> **Votre tâche**:
Renvoyez chaque ligne des entrées qui contient le mot « dark ». La casse doit être respectée.

Données sur les relations spatiales
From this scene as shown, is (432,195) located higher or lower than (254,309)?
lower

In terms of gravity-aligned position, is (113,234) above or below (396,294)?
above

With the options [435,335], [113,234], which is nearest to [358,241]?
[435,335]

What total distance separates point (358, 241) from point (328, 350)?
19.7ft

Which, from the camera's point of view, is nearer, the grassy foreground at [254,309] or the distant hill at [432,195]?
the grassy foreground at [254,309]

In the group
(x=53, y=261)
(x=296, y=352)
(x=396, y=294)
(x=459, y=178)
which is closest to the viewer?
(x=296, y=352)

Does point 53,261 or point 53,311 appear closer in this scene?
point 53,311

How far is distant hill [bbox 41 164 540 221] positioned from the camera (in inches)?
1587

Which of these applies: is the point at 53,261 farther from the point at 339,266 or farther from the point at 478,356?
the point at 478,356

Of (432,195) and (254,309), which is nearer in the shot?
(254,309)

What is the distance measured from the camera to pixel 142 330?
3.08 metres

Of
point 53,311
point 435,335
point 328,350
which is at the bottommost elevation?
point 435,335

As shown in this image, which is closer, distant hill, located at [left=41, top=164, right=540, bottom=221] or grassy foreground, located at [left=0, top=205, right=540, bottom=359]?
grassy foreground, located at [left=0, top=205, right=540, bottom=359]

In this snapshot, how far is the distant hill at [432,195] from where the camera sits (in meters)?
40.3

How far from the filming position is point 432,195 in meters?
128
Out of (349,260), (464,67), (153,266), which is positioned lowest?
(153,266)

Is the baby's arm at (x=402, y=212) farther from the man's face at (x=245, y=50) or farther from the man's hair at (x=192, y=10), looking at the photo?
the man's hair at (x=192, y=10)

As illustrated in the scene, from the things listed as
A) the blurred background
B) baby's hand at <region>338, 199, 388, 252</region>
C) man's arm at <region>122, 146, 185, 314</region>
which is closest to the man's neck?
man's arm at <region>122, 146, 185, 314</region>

...

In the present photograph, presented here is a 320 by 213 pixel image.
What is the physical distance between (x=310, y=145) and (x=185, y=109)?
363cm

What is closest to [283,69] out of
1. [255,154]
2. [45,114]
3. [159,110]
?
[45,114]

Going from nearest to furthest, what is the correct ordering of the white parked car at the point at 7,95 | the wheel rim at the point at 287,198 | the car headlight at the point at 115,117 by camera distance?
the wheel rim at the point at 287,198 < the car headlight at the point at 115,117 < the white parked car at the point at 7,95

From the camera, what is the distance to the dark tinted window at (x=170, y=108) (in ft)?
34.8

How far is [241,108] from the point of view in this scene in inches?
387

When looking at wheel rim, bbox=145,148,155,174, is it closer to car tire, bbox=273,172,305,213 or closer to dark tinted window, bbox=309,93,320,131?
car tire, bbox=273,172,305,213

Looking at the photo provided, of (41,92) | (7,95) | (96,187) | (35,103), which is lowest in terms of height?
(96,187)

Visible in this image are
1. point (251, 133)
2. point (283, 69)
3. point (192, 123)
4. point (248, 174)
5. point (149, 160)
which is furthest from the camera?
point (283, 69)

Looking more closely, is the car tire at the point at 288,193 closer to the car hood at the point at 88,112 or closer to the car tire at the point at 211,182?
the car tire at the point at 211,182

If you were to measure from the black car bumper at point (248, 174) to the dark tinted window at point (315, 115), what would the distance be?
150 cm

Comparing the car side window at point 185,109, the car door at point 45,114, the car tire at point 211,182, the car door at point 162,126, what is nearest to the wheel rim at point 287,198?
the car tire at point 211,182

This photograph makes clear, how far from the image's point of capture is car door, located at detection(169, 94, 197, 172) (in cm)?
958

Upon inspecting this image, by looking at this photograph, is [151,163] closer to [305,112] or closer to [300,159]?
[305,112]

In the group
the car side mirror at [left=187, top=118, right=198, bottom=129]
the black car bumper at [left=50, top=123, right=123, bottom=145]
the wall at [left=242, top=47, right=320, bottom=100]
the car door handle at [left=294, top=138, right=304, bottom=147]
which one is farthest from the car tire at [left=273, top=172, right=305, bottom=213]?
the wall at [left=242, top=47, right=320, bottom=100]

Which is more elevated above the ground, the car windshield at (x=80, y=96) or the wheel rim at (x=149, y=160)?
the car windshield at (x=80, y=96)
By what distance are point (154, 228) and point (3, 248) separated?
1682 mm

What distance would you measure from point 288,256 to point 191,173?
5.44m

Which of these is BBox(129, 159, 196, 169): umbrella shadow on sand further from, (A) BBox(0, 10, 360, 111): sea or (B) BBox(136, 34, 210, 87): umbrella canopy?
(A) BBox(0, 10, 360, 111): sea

> **Corrigé**:
From the camera, what is the distance to the dark tinted window at (x=170, y=108) (in ft)?
When looking at wheel rim, bbox=145,148,155,174, is it closer to car tire, bbox=273,172,305,213 or closer to dark tinted window, bbox=309,93,320,131?
If you were to measure from the black car bumper at point (248, 174) to the dark tinted window at point (315, 115), what would the distance be?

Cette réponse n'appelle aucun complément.